4 Mayıs 2016 Çarşamba

Gidelim Gömelim VOL 17: KARŞIYAKA KENT KONSEPT MUTFAK


Herkese merhaba!
Bugün özellikle Karşıyaka'lılar için ağız sulandırıcı bir yazı yazmaya niyet ettim.. Hadi hayırlısı..
.
.
Karşıyaka Belediyesi'ni takdir ediyorum çünkü hizmeti olan Kent A.Ş'nin bünyesinde yaklaşık 35 tesis bulunuyor ve hepsi de birbirinden kaliteli işler çıkartıyor.. Kafeteryalar, restoranlar, düğün salonları, çay bahçeleri derken son olarak hizmet vermeye başlayan Kent Gıda Market'te de ihtiyacınız olan her şeyi bulabiliyorsunuz.. 
Mutfak yanında market konseptini başarıyla oturtan Karşıyaka Belediyesi üreticiden tedarik ettiği doğal ürünler ve uygun fiyatı da bir araya getirmeyi başarmış..
Misyonları da sağlıklı, güvenilir ve lezzetli gıdayla tüketiciyi en uygun fiyatla bir araya getirmek..
.
Ama ben bugün özellikle ekmek ve unlu mamullerini vurgulamak istiyorum..

Geçtiğimiz günlerde Kent Konsept Mutfak'ın misafiri olduk ve Mine Ataman'ın ellerinden çıkma muhteşem lezzetleri tatma fırsatımız oldu..
Biz geldiğimizde masamız donatılmıştı bile..

Mine Hanım bize ürünler ve Karşıyaka Belediyesi'nin hizmetlerinden bahsederken biz sofraya sıcak sıcak gelen ve ağızda dağılan bu damla sakızlı kurabiyelerle başlangıç yapmıştık bile..
Bir çok kişi -normal olarak- tatlıyı yemeğin sonunda yerken, ben önce yemeyi tercih edenlerdenim.. 
Tok karnına yediğim tatlı kesinlikle aç karnına yediğim zamanki etkiyi yapmıyor bende :)
Ve tatlı sonrasında canım mutlaka tatlıyı bastıracak bir tuzlu istiyor..

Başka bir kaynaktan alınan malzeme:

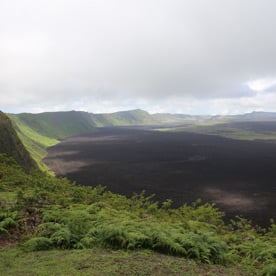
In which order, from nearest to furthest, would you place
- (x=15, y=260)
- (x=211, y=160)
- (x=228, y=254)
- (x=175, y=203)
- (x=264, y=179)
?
(x=15, y=260)
(x=228, y=254)
(x=175, y=203)
(x=264, y=179)
(x=211, y=160)

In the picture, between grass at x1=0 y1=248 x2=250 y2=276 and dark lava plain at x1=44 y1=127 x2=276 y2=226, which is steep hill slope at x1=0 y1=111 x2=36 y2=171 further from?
grass at x1=0 y1=248 x2=250 y2=276

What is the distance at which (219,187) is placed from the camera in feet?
269

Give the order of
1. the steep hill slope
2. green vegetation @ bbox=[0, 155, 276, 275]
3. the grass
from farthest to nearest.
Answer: the steep hill slope → green vegetation @ bbox=[0, 155, 276, 275] → the grass

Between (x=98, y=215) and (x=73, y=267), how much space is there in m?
8.71

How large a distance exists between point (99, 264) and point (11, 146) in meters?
65.9


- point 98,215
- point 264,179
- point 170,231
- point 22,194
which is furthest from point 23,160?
point 264,179

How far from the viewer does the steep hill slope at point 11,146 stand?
69375mm

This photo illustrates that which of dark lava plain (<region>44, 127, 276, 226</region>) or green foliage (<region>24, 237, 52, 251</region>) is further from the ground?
green foliage (<region>24, 237, 52, 251</region>)

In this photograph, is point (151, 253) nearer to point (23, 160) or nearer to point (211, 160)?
point (23, 160)

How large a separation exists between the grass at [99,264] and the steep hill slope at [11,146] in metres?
58.2

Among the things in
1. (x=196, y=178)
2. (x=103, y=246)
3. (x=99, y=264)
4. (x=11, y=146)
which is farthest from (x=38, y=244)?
(x=196, y=178)

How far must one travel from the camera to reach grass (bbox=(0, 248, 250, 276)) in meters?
13.6

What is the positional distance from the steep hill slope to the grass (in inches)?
2293

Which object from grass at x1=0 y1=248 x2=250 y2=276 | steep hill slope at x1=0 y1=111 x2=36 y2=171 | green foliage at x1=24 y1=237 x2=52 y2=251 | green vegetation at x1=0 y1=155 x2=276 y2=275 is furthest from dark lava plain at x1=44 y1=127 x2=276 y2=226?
green foliage at x1=24 y1=237 x2=52 y2=251
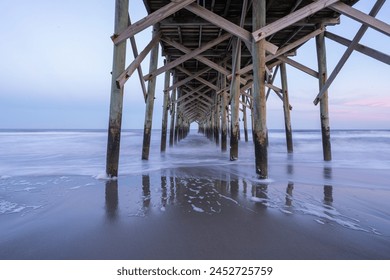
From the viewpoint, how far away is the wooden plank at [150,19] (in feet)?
10.2

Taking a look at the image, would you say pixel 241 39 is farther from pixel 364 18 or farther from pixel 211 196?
pixel 211 196

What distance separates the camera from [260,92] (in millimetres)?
3303

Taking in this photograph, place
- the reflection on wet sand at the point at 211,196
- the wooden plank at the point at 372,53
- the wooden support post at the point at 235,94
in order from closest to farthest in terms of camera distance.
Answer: the reflection on wet sand at the point at 211,196, the wooden plank at the point at 372,53, the wooden support post at the point at 235,94

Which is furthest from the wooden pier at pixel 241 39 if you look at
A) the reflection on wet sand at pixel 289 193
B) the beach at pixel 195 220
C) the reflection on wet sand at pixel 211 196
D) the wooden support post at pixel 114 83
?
the beach at pixel 195 220

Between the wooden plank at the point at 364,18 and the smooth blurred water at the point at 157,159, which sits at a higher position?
the wooden plank at the point at 364,18

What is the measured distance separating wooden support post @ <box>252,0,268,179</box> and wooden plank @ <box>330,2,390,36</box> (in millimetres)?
1114

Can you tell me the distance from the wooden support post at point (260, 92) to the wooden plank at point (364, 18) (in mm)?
1114

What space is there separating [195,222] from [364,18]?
381 cm

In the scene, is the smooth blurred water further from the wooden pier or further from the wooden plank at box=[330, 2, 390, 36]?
A: the wooden plank at box=[330, 2, 390, 36]

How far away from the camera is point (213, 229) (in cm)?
170

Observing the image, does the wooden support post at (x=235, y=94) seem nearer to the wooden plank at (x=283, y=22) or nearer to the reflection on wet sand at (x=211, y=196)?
the wooden plank at (x=283, y=22)

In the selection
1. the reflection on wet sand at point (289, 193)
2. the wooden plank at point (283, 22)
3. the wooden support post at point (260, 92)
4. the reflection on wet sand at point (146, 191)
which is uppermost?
the wooden plank at point (283, 22)

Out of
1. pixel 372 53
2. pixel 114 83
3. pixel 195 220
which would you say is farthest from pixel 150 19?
Answer: pixel 372 53

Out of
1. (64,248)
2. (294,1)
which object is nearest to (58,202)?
(64,248)
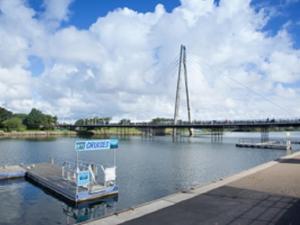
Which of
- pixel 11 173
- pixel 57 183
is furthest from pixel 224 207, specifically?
pixel 11 173

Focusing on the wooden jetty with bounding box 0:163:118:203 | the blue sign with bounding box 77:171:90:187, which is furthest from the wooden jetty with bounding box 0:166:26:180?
the blue sign with bounding box 77:171:90:187

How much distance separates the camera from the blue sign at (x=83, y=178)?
50.9 feet

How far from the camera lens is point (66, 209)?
47.2 feet

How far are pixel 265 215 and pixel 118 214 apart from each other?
484 cm

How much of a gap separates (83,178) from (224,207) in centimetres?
811

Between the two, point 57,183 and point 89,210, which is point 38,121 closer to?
point 57,183

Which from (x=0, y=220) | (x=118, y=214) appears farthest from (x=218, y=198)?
(x=0, y=220)

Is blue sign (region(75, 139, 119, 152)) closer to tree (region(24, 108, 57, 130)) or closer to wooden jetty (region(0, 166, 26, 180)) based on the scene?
wooden jetty (region(0, 166, 26, 180))

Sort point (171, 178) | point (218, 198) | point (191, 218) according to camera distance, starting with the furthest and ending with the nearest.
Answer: point (171, 178) < point (218, 198) < point (191, 218)

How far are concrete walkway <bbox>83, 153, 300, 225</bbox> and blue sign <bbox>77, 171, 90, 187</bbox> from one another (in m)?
5.49

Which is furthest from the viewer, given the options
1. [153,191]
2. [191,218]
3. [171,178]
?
[171,178]

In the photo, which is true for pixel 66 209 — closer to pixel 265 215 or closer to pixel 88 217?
pixel 88 217

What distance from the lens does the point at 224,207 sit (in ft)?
34.7

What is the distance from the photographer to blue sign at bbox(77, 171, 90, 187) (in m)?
15.5
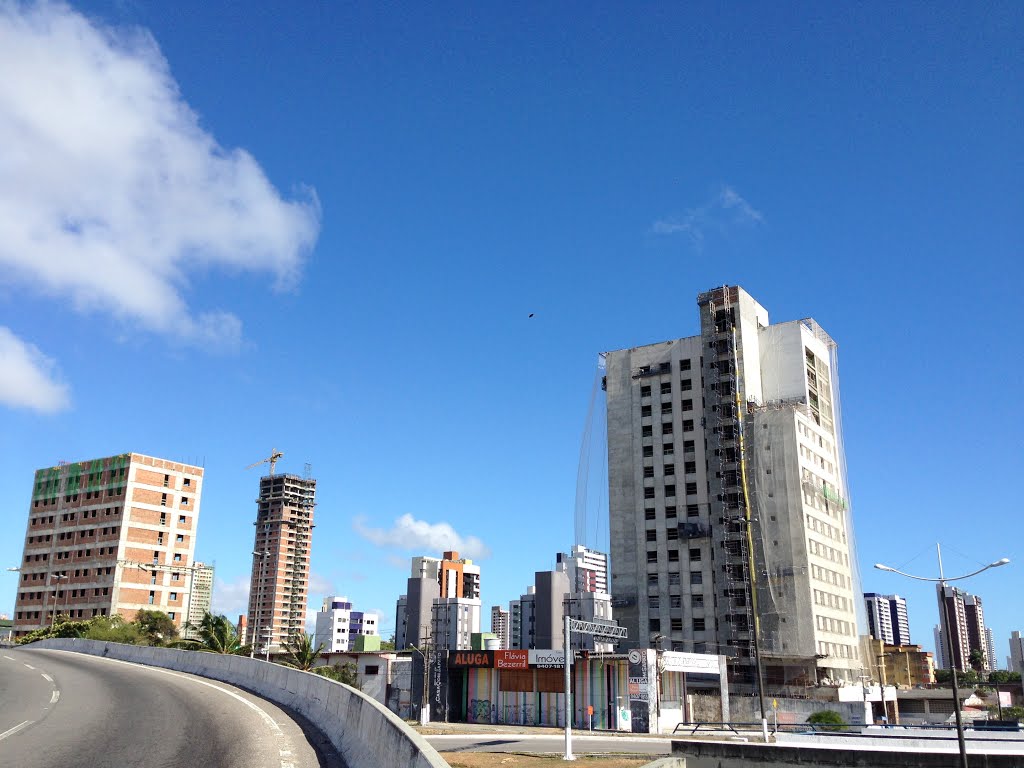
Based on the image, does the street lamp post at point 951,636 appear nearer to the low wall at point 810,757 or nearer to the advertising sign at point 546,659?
the low wall at point 810,757

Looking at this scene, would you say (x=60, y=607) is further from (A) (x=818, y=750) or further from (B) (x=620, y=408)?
(A) (x=818, y=750)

O yüzden "ah kıyamam, soğumadan yiyelim bari" diyerek ortaya gelen tabağa ilk hamleyi yapmış olan ben olabilirim :) Ama bu kurabiye kesinlikle sıcak sıcak yenmeli.. Şu fotoğrafı da özellikle kurabiyenin içindeki akışkan damla sakızı meyve özünü vurgulayabilmek için çektim..
Şimdi siz diyeceksiniz ki "anacım nerdeee denk geleceğiz de fırından çıkma saatine, sıcak sıcak yiyeceğiz?!"
İşte Kent Konsept Mutfak bunu hepimiz için düşünmüş..
Ürünlerinin çoğu %95 pişirilmiş ve şoklama yöntemiyle dondurulmuş..
Gece 23:00'e kadar açık olan markete girip kurabiye siparişinizi verdikten sonra siz alış-verişinizi yapana kadar onlar da sizin için pişiyorlar.. Hem de 15 dakikada!

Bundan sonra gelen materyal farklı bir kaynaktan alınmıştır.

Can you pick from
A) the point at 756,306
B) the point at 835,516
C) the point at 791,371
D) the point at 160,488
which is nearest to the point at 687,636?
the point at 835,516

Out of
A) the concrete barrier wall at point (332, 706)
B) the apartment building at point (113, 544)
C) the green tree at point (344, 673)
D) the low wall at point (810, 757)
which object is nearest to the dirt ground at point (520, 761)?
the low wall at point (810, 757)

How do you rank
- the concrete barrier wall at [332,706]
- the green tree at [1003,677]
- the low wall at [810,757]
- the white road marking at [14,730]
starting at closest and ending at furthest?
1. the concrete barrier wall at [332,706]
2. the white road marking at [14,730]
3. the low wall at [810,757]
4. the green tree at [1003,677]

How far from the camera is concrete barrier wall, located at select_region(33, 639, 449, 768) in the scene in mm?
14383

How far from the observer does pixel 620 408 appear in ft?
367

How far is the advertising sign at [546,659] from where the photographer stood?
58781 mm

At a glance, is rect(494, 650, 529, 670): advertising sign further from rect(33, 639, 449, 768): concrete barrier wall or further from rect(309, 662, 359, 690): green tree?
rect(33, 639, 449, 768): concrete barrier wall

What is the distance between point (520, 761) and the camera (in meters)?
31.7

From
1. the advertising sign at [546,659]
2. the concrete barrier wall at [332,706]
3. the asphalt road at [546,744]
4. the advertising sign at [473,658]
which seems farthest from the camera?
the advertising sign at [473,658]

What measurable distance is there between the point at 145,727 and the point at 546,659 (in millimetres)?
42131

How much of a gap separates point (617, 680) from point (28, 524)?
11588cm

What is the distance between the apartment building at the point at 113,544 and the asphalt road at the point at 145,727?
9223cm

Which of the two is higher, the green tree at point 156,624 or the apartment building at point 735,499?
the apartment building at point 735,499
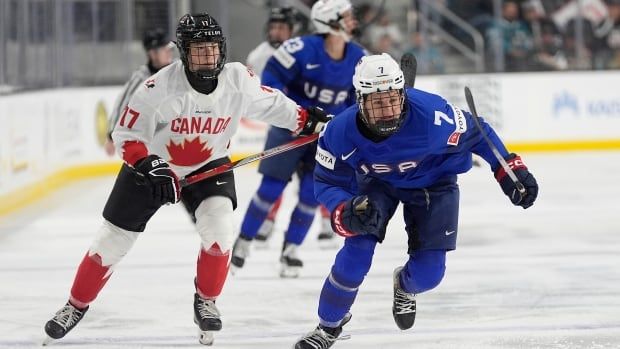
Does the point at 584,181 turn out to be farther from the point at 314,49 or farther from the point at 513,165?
the point at 513,165

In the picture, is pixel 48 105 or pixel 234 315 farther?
pixel 48 105

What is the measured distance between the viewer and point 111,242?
386 cm

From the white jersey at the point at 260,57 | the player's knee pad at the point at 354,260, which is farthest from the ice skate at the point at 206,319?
the white jersey at the point at 260,57

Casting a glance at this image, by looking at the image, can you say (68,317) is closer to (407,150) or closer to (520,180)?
(407,150)

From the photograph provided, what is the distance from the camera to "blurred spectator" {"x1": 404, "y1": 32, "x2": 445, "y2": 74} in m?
10.8

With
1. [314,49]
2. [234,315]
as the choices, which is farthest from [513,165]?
[314,49]

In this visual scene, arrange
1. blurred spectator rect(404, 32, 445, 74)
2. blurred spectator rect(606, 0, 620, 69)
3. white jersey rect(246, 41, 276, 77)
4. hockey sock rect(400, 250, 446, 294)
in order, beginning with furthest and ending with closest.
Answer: blurred spectator rect(606, 0, 620, 69) < blurred spectator rect(404, 32, 445, 74) < white jersey rect(246, 41, 276, 77) < hockey sock rect(400, 250, 446, 294)

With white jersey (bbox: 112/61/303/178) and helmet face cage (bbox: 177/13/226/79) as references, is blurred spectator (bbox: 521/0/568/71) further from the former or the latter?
helmet face cage (bbox: 177/13/226/79)

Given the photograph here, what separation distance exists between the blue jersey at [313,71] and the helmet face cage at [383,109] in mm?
2008

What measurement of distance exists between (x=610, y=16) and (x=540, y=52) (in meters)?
0.82

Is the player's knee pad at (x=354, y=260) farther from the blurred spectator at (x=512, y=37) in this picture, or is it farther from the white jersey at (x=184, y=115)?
the blurred spectator at (x=512, y=37)

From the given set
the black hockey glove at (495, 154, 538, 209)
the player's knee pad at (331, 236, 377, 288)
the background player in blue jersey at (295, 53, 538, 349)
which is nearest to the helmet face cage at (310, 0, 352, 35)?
the background player in blue jersey at (295, 53, 538, 349)

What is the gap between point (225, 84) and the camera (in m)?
3.81

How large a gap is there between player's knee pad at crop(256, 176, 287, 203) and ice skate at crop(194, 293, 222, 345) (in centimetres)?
150
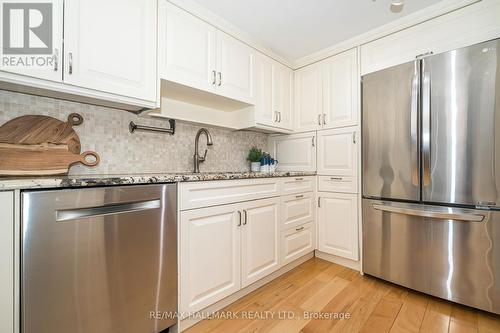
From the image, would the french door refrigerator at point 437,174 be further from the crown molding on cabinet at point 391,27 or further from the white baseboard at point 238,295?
the white baseboard at point 238,295

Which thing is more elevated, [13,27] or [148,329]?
[13,27]

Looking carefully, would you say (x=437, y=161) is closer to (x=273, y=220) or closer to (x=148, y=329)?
(x=273, y=220)

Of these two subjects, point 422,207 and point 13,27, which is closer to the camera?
point 13,27

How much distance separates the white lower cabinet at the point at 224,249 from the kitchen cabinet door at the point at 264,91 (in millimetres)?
868

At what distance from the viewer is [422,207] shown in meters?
1.67

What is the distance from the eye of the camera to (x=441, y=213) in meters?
1.58

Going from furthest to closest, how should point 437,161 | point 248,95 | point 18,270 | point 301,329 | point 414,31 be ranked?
point 248,95
point 414,31
point 437,161
point 301,329
point 18,270

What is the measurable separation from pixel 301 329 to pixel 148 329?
35.8 inches

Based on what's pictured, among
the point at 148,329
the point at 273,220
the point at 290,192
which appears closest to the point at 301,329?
the point at 273,220

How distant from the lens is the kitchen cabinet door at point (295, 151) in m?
2.47

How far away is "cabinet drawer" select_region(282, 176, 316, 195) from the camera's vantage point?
2055 mm

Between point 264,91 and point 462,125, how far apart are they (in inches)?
62.5

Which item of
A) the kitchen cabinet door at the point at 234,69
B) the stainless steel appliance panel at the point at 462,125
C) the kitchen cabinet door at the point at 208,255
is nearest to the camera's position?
the kitchen cabinet door at the point at 208,255

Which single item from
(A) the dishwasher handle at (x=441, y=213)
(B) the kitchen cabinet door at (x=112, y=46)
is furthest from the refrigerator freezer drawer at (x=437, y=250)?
(B) the kitchen cabinet door at (x=112, y=46)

Aynı şey bu ekmekler için de geçerli..
Mine Hanım'ın tabiriyle "marketten aldığınız balığınız ayıklanana kadar ekmeğiniz de fırında sizin için 5-7 dakika arasında pişiyor".
Ekmekler Kent A.Ş tesislerinde hazırlanıyor ve %100 ekşi mayadan yapılıyor, kesinlikle kimyasal bir maya kullanılmıyor..
Bu arada ekşi maya uzmanı olan Mine Hanım'dan yakın zamanda ekşi maya atölyesi yapacağının da müjdesini alıyoruz..
Fotoğrafta Çekirdekli Çavdar, Tam Buğday, Soğanlı, Kabak Çekirdekli ve dilimler halindeki Ekşi Mayalı Dağ Ekmeklerini görüyorsunuz..

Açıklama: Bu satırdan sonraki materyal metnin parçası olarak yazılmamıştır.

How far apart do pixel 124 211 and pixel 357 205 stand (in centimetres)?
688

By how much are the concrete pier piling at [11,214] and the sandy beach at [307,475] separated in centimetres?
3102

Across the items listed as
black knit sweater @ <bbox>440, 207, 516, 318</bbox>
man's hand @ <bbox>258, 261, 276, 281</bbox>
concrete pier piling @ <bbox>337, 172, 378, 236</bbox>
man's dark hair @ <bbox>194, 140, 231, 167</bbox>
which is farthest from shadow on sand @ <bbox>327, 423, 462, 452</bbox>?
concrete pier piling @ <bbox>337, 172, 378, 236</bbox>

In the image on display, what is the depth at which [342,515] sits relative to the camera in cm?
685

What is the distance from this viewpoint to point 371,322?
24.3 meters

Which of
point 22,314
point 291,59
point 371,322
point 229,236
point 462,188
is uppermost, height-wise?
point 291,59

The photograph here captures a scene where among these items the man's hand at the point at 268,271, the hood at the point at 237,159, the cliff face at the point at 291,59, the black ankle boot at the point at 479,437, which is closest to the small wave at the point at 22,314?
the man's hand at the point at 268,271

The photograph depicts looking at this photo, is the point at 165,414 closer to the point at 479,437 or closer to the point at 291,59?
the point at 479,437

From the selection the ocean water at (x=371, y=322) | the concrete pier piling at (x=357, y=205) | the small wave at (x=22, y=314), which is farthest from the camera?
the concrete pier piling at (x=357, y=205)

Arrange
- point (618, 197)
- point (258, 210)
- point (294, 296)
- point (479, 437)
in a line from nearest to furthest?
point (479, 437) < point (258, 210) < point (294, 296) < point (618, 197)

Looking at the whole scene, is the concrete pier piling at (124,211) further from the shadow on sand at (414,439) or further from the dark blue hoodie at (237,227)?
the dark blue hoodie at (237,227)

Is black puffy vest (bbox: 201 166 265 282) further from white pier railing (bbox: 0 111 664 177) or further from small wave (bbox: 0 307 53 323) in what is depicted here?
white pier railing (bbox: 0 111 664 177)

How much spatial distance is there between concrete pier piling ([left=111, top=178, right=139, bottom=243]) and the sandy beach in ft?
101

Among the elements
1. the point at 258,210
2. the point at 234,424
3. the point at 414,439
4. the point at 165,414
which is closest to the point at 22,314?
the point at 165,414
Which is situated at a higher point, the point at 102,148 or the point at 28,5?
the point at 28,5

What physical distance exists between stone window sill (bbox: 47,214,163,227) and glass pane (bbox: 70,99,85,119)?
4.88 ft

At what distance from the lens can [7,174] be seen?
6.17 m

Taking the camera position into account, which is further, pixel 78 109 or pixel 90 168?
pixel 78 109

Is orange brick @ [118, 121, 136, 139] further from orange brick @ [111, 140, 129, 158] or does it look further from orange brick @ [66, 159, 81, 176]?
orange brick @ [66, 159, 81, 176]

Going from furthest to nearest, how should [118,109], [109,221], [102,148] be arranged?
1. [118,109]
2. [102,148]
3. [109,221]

Gelelim bizim o gece tadıp sonrasında hangi mazeretlerle yolumuzu Karşıyaka'ya düşürsek diye düşündürten diğer lezzetlere..
Bu görmüş olduğunuz mini sandviçler için Rus Çavdar ekmeği arasındaki spesiyalimiz diyorlar.. Adına da Renki Rusya demişler..

Burada da Çeşnili ekmek üzerinde pastırma ve Parmesan peynirini görüyoruz..
Akşam çayına gelecek bir misafir ya da doğum günü partileri için güzel bir kanepe fikri değil mi?

Tam Buğday Ekmeği üzerine fesleğenli köfte..

Fransız Bageti üzerine Akdeniz yeşillikleriyle hazırlanmış bir çeşit kanepe.. 

Paçanga böreği de gerçekten çok lezzetliydi..

Yine doğum günü ya da kokteyller için güzel bir aperatif:
Dürümler ve baget ekmeği üzerinde kurutulmuş domates ve çilek tadının baskın olduğu kanepeler..

Ev Tipi Zeytinli Poğaça..
Bir poğaça bu kadar mı lezzetli olur? 
Ben kolay kolay poğaça beğenmem, ya lezzeti eksik gelir ya kendisi çok kuru.. Ama bunlar gerçekten çok lezzetliydi..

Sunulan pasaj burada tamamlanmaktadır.